* **SHORT EXERCISE 1**
Please duplicate the passage of the race report from "My 3h09 finish" to "hill repeats beforehand.".
* **SHORT EXERCISE 2**
In the race report, where was the finish line?

* **EXCERPT PROVIDED**
Our names were printed on our bibs and occasionally I would hear someone say – go Deidre! I hadn’t expected anyone I knew to be spectating and was surprised that someone was pronouncing my name correctly. Usually the French pronounce it like “Dead”. Afterwards, checking WhatsApp, I realized it was Alex! One of the great things of being part of a tri club is finding others you know in a race either spectating or participating. Huge kudos to her for being one of the superstars that completed the L distance the following day.
The finish line was an elevated ramp near the beach with pom-pom-clad cheerleaders at the top. The bling was lovely and is now hanging off my computer screen as I type. The post-race food was your typical post-race fare in France, with oranges, watermelon, bananas, bread, ham and chocolate.
My 3h09 finish time is my slowest-ever olympic distance race, but given the difficult swim and bike and my current fitness level, I’m happy with the result. I was grateful to have the opportunity to participate in this super scenic course and finishing mid-pack was a bonus. I’d recommend the race to others but would suggest some ocean swimming and bike hill repeats beforehand.

* **STORED RECORDS**
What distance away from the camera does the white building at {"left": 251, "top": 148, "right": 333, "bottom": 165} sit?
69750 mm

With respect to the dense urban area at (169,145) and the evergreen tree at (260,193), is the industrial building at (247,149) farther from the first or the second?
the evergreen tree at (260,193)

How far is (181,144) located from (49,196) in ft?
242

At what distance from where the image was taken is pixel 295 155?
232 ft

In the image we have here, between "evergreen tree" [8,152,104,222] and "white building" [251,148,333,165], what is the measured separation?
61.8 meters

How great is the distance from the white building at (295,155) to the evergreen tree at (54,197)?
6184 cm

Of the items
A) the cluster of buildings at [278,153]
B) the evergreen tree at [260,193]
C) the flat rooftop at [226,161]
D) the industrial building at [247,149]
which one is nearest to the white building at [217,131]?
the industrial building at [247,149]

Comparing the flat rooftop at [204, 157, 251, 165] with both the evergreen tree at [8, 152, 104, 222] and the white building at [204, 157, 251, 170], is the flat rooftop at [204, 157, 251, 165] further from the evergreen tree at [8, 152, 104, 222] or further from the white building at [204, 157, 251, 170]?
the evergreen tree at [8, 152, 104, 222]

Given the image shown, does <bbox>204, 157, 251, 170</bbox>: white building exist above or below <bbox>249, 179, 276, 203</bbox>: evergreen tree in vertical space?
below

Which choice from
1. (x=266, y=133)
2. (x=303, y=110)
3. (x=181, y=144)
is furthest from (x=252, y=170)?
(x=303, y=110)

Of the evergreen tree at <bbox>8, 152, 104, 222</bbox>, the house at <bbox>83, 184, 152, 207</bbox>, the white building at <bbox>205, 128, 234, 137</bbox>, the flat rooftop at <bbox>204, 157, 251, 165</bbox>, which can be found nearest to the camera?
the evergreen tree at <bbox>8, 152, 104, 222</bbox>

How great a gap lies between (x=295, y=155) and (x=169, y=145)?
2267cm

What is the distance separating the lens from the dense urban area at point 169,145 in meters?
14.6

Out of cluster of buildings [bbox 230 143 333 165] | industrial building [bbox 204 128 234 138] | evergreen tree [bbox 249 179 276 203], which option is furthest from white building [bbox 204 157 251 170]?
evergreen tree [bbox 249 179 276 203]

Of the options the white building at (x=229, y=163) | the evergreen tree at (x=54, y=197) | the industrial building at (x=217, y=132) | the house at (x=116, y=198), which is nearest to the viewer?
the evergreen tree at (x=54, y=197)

* * *

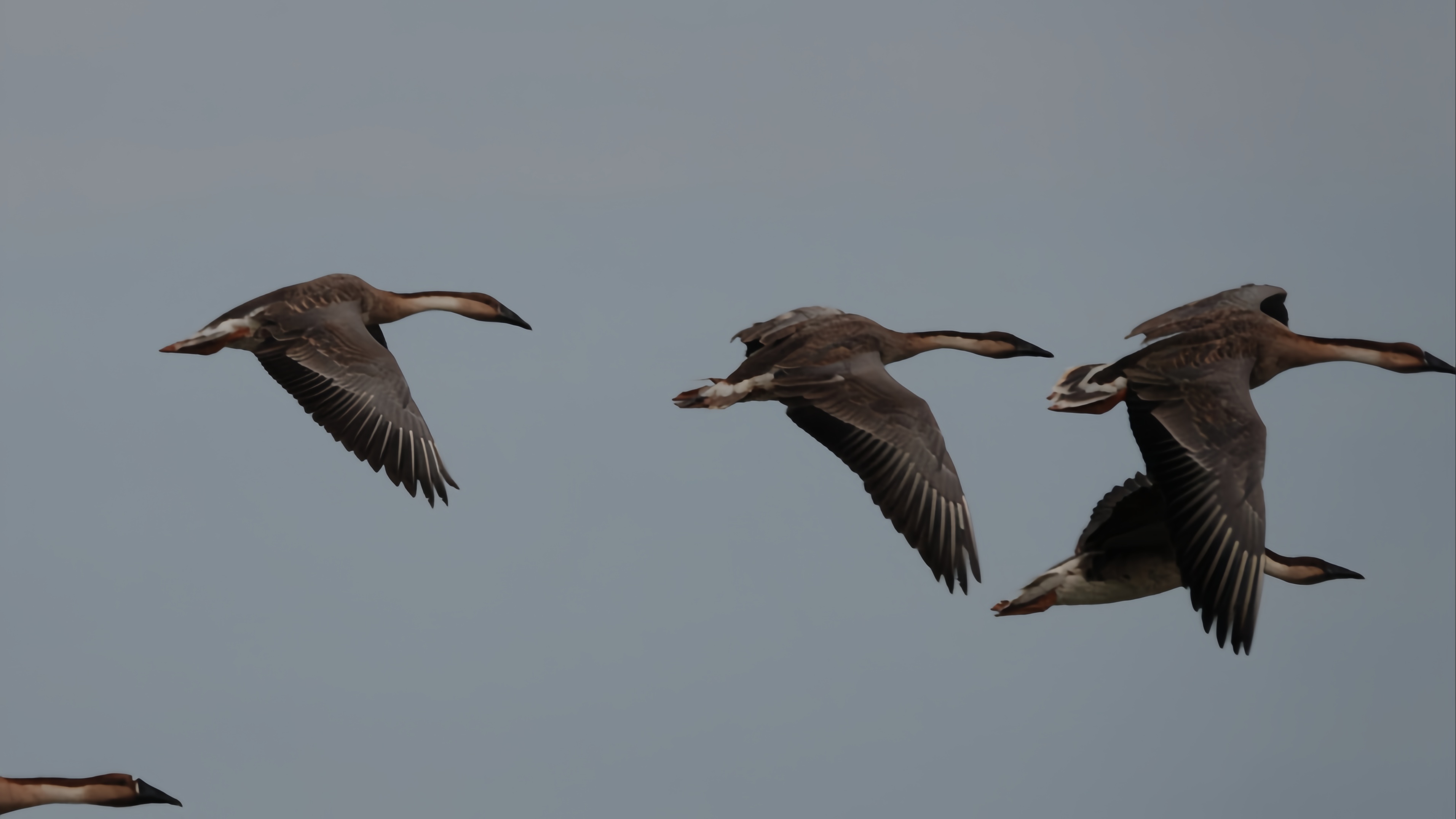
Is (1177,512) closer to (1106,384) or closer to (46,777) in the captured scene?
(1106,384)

* **EXERCISE RESPONSE 1**
My 3h09 finish time is my slowest-ever olympic distance race, but given the difficult swim and bike and my current fitness level, I’m happy with the result. I was grateful to have the opportunity to participate in this super scenic course and finishing mid-pack was a bonus. I’d recommend the race to others but would suggest some ocean swimming and bike hill repeats beforehand.

* **EXERCISE RESPONSE 2**
On an elevated ramp near the beach.